The potential joint influence of metabolites on bone fragility has been rarely evaluated. We assessed the association of plasma metabolic patterns with bone fragility endpoints (primarily, incident osteoporosis-related bone fractures, and, secondarily, bone mineral density BMD) in the Hortega Study participants. Redox balance plays a key role in bone metabolism. We also assessed differential associations in participant subgroups by redox-related metal exposure levels and candidate genetic variants. In 467 participants older than 50 years from the Hortega Study, a representative sample from a region in Spain, we estimated metabolic principal components (mPC) for 54 plasma metabolites from NMR-spectrometry. Metals biomarkers were measured in plasma by AAS and in urine by HPLC-ICPMS. Redox-related SNPs (N = 341) were measured by oligo-ligation assay. The prospective association with incident bone fractures was inverse for mPC1 (non-essential and essential amino acids, including branched-chain, and bacterial co-metabolites, including isobutyrate, trimethylamines and phenylpropionate, versus fatty acids and VLDL) and mPC4 (HDL), but positive for mPC2 (essential amino acids, including aromatic, and bacterial co-metabolites, including isopropanol and methanol). Findings from BMD models were consistent. Participants with decreased selenium and increased antimony, arsenic and, suggestively, cadmium exposures showed higher mPC2-associated bone fractures risk. Genetic variants annotated to 19 genes, with the strongest evidence for NCF4, NOX4 and XDH, showed differential metabolic-related bone fractures risk. Metabolic patterns reflecting amino acids, microbiota co-metabolism and lipid metabolism were associated with bone fragility endpoints.

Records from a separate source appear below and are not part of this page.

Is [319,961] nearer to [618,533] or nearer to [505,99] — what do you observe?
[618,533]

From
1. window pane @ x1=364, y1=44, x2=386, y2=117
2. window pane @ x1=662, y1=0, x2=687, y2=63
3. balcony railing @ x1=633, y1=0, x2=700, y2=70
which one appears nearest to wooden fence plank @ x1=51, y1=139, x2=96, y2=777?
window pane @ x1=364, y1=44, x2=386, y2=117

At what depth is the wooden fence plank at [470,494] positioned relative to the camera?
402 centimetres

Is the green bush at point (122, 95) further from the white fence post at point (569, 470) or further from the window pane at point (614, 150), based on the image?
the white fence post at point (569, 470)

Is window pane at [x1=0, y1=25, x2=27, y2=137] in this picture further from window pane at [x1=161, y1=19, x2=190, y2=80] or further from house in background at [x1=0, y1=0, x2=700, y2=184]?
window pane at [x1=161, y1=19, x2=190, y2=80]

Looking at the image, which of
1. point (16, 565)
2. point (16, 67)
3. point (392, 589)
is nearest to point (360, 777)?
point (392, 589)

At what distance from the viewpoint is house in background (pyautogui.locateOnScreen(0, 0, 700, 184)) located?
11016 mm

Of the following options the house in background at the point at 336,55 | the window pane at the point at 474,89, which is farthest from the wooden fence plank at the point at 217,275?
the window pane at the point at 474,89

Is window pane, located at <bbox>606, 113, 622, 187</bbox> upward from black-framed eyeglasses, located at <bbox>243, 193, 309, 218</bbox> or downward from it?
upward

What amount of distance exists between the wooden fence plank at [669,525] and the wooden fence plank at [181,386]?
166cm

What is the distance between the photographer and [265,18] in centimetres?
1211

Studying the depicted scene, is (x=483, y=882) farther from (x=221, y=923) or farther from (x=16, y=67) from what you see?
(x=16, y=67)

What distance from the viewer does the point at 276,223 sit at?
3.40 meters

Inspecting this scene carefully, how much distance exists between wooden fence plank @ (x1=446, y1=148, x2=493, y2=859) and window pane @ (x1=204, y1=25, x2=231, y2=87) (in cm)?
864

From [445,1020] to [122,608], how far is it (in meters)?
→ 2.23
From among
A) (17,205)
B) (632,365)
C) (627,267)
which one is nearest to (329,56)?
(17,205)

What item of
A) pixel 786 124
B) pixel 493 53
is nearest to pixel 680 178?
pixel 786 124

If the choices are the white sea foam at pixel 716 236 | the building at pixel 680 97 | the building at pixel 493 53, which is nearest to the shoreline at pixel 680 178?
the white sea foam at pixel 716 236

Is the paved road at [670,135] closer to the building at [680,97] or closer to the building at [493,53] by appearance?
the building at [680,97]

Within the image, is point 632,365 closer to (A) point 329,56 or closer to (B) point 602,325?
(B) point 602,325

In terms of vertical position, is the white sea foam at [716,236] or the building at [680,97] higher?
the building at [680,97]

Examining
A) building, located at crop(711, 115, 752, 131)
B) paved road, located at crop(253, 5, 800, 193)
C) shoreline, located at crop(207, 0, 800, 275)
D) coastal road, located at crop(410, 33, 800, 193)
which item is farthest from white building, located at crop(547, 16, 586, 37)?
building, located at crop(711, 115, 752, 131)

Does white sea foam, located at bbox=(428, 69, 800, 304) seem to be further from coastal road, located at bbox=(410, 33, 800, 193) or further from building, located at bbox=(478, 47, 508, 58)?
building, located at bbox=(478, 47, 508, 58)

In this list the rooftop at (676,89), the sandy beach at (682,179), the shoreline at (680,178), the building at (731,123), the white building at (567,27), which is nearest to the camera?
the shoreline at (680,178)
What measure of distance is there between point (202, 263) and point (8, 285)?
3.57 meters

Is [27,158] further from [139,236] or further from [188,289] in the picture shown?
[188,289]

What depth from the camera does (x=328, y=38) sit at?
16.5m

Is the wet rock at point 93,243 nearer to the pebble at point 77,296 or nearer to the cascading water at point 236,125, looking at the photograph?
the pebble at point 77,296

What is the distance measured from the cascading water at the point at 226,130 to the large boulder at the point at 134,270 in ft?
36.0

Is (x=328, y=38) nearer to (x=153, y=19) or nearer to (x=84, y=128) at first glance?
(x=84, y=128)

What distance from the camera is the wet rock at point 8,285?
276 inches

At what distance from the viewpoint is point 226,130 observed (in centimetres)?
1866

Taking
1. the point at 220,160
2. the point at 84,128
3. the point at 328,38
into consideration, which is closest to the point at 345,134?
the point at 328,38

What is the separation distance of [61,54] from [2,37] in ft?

Carriers of redox-related variants may benefit from metabolic interventions to prevent the consequences of bone fragility depending on their antimony, arsenic, selenium, and, possibly, cadmium, exposure levels. •Several metabolic patterns, so-called mPCs, were associated with bone fragility endpoints.•For mPC2, the bone fracture risk was higher with high exposure to Sb, As and, suggestively, Cd, and low Se.•Carriers of genetic variants in NCF4, NOX4 and XDH showed differential metabolic-related bone fracture risk.•Identified gene-environment statistical interactions may be relevant for metabolic bone fragility prevention.